A hangover is your body’s way of saying that you met, and surpassed its tolerance for alcohol.
“Alcohol is a drug that effects your reflexes, thinking, and inhibitions,” Ruth Egnater, a registered nurse and clinic director of gateway community services, said.
According to webMD.com, alcohol acts as a sedative and depresses the nervous system when taken in large amounts. The more alcohol you drink, the more control over your mind and body you lose, and the more drunk you get.
The more drinks you have, the more abuse your body is taking from having to process it.
“The body processes alcohol through the liver, and that’s why so many alcoholics have psoriasis,” Egnater said.“When we wake up with a hangover, it’s from all the work our bodies have been doing to get rid of the drug in our system.”
Marina Levine, certified addictions and substance abuse counselor, said that alcohol has no nutritional value and that it is in fact a drug.
People have been dealing with hangovers throughout history and one article on webMD.com reported sighting that ancient Romans used to eat fried canaries to deal with them.[chaser]
Other remedies include drinking water while drinking alcohol, eating greasy foods before drinking, eating bread after drinking, taking a few aspirin before and after drinking, just drinking more alcohol, drinking Gatorade, or taking Vitamin B after drinking.
“Alcohol dehydrates your body, so that’s why you have to urinate so much,” Egater said.
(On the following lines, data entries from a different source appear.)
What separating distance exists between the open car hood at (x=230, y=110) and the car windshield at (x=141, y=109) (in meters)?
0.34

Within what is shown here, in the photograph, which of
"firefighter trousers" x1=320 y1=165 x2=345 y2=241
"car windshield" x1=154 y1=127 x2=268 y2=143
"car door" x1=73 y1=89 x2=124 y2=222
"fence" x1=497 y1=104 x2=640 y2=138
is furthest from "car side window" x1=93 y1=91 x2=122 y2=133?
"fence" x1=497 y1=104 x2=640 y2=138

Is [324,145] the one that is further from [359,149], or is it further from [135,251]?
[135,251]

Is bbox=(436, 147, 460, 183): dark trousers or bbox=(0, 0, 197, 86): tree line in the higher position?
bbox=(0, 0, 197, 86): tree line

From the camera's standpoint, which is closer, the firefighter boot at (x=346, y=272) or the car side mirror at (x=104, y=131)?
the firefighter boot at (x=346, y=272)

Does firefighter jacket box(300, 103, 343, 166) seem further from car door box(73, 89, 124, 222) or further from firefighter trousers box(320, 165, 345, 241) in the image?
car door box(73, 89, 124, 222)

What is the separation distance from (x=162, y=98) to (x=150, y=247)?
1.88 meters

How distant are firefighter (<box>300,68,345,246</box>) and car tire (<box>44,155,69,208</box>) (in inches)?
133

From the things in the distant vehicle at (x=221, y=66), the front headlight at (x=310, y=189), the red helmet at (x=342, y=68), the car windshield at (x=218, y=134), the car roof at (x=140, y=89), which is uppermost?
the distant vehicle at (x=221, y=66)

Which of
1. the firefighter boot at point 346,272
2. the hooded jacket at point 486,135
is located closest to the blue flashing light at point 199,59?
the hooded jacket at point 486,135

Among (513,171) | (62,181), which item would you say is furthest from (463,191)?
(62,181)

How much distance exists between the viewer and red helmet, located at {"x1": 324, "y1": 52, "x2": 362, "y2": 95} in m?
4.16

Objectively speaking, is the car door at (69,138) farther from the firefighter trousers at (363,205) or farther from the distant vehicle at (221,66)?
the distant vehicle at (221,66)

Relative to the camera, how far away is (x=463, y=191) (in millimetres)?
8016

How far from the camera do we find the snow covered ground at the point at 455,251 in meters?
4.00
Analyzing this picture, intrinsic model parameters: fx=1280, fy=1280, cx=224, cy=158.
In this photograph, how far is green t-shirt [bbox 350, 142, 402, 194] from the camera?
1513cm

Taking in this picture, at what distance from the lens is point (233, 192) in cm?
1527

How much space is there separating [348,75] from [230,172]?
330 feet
So how do you cure a hangover?
Apparently, that’s the sixty-four billion dollar question, and if you have a sure-fire solution, my e-mail is at the bottom of this page.
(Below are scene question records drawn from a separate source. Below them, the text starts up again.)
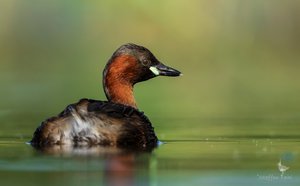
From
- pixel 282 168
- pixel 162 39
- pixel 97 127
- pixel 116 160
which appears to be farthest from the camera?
pixel 162 39

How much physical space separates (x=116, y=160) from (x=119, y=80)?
312 cm

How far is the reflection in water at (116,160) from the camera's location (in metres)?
12.0

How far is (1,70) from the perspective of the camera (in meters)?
36.0

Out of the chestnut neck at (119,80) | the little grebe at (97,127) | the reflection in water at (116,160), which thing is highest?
the chestnut neck at (119,80)

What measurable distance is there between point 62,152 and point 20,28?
2771 cm

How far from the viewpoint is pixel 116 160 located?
1342cm

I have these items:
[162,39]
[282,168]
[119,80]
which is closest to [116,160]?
[282,168]

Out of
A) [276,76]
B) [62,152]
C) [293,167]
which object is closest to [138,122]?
[62,152]

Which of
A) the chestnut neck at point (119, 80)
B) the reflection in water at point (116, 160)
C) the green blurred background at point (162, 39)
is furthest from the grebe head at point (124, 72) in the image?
the green blurred background at point (162, 39)

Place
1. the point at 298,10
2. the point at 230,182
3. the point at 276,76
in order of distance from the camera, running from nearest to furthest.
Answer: the point at 230,182 → the point at 276,76 → the point at 298,10

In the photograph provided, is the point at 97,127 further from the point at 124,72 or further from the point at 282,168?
the point at 282,168

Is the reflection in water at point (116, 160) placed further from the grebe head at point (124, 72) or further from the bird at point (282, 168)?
the grebe head at point (124, 72)

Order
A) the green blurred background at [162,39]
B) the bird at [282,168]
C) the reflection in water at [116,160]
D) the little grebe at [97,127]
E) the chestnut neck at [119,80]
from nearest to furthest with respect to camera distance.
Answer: the reflection in water at [116,160] → the bird at [282,168] → the little grebe at [97,127] → the chestnut neck at [119,80] → the green blurred background at [162,39]

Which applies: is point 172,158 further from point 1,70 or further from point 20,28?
point 20,28
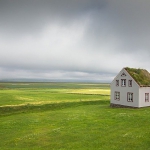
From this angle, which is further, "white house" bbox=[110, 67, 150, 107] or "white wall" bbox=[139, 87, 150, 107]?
"white house" bbox=[110, 67, 150, 107]

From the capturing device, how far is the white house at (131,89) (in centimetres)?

In an article by Sean Sweat, on webmd.com, he quoted Jeffrey Wiese, MD, said that prevention is the only sure-fire hangover cure, followed closely by moderation and not drinking on an empty stomach.
Jonathon Yanca, a brew master junior at U of M said that the best cure is to prevent one. “Drink a glass or two of water, or proportionally to how much you drank, and you will feel great the next day,” Yanca said. “That’s what I do and I’ve been fine for a long time.”
Furthermore, he said he always starts the day off with a lemon-lime Gatorade and takes 600 mg of Ibuprofen. “I always make sure I eat something too,” Yanca said. “Something like a Nutri-grain bar, or the best remedy is just to sleep some more.”
Melissa Mackey, an adversiting senior, said she does several things to help with her hangovers. “I start by taking preventative measures, such as drinking on a full stomach and in the morning, pacing myself,” Mackey said. “Plan on eating warm soup, drinking a gallon of water, and taking in some serious R&R. Truth is there is no cure; you just have to ride it out.”
Other options some people might consider to cure their hangovers, is to take the well-known Chaser pill that’s out on the market. The Chaser pill works by absorbing the congeners that are in alcohol, using calcium carbonate (better known to you and me as chalk) and charcoal that attract congeners and soak them up like a sponge before they can do their damage helping you wake up refreshed and ready to go.
However, both Levine and Egnater said that the Chaser pill does not work and the best cure is to drink in moderation to prevent hangovers. “Just don’t drink. Coffee and cold showers don’t work,” Levine said. “You just have to wait it out.”
One drink takes a half-hour to two hours to be processed by the body, through the liver and being expelled by urinating and breathing. “Two percent of alcohol is eliminated through sweat, eight percent through breath, and the liver eliminates about 90 percent,” Levine said. “The rate of elimination depends on the weight of the person, what they’ve eaten before drinking, and many other factors.”
So the bottom-line? There’s no real cure for hangovers, except not drinking, but I’m sure many MSU students won’t take that road just yet. The search continues.